Ce soutien sans illusions au candidat socialiste s’inscrit dans le processus de rupture du lien organique qui unissait le monde enseignant au PS et qui n’a pas résisté à l’épreuve du pouvoir, en particulier au tournant de la rigueur en 1983 et au recul sur le projet de loi Savary en 1984. Autrefois hégémonique parmi les enseignants et dominée par le PS, la FEN5 assurait l’intégration des jeunes enseignants au corps, par l’inscription de ses derniers dans des réseaux syndicaux et associatifs qui accomplissaient au passage une fonction de politisation autour des idéaux de laïcité, de méritocratie scolaire et d’émancipation par le savoir6. Avec l’affaiblissement du SNI7 dans les années 1980, qui aboutit à l’éclatement de la FEN en 1992, c’est ce modèle de socialisation à la fois professionnelle et politique qui s’est brisé. Dès lors, si les enseignants continuent de voter, bien davantage que d’autres professions, pour le PS, ce vote ne s’inscrit plus dans une adhésion profonde et collective au modèle de société défendu par ce parti (dont on peine d’ailleurs à entrevoir les contours).

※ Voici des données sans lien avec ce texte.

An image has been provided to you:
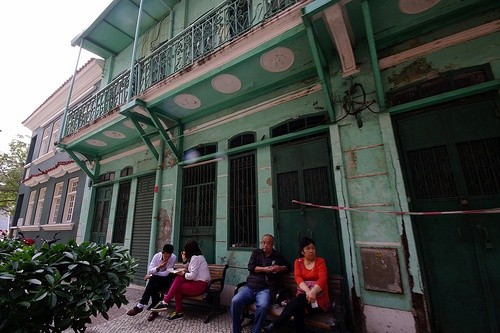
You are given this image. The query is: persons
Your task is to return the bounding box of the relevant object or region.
[230,234,291,333]
[150,240,212,321]
[126,243,176,321]
[263,236,330,333]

On ne comprendrait rien à la défiance qu’a suscitée le projet de réforme des rythmes scolaires auprès des professeurs des écoles si on n’avait en tête l’altération des liens entre le PS et le monde enseignant, dont il n’est pas sûr que le nouveau ministre ait pris la mesure. Lancé par V. Peillon sans concertation préalable et dans la plus grande précipitation, puisque l’annonce en a été faite à peine une dizaine de jours seulement après le 2ème tour de l’élection présidentielle, ce projet a été perçu à juste titre par de nombreux enseignants comme une attaque de plus (et de trop) contre leurs conditions de travail. De plus, l’opposition manifestée par les professeurs des écoles, notamment parisiens8, a été le prétexte aux plus vives attaques de la part des médias dominants, notamment ceux associés au centre-gauche : Le Monde dénonçant un « corporatisme étriqué » et« lamentable » (22 janvier 2013), le Nouvel observateur vitupérant contre ces« chouchoutés » que seraient les enseignants parisiens (19 mars 2013), Libération faisant du monde enseignant « l’archétype le plus achevé du conservatisme »9.
Difficile à l’heure actuelle de dire quels effets produira cette réforme, largement improvisée, sur les élèves et leurs appren- tissages ; le seul résultat que l’on peut prédire avec quelque assurance, c’est une détérioration des relations entre les enseignants et leur ministre de tutelle, semble-t-il sur la sellette il y a quelques mois.
Cela s’ajoutant à une politique d’austérité orientée vers la baisse des dépenses publiques, qui implique l’absence de moyens permettant d’embaucher des personnels qualifiés pour accueillir les enfants durant le temps « libéré » et de revaloriser les salaires d’ensei- gnants particulièrement mal payés10.
Nombre d’entre eux ont ainsi le sentiment que la rupture avec le sarkozysme n’a pour l’heure été amorcée qu’en paroles. D’autant que les sujets ne manquent pas où la rhétorique de la rupture masque à peine une franche continuité avec les politiques menées antérieurement par la droite, qu’il s’agisse du « socle commun de connaissances et de compétences », imposé en 2005 par F. Fillon et défendu par V. Peillon, de la décentralisation dont le « troisième acte » a été annoncé par le gouvernement11, ou de la LRU, dont les logiques sont pour l’essentiel entérinées et approfondies par le projet de loi déposé par la ministre de l’enseignement supérieur, Geneviève Fioraso.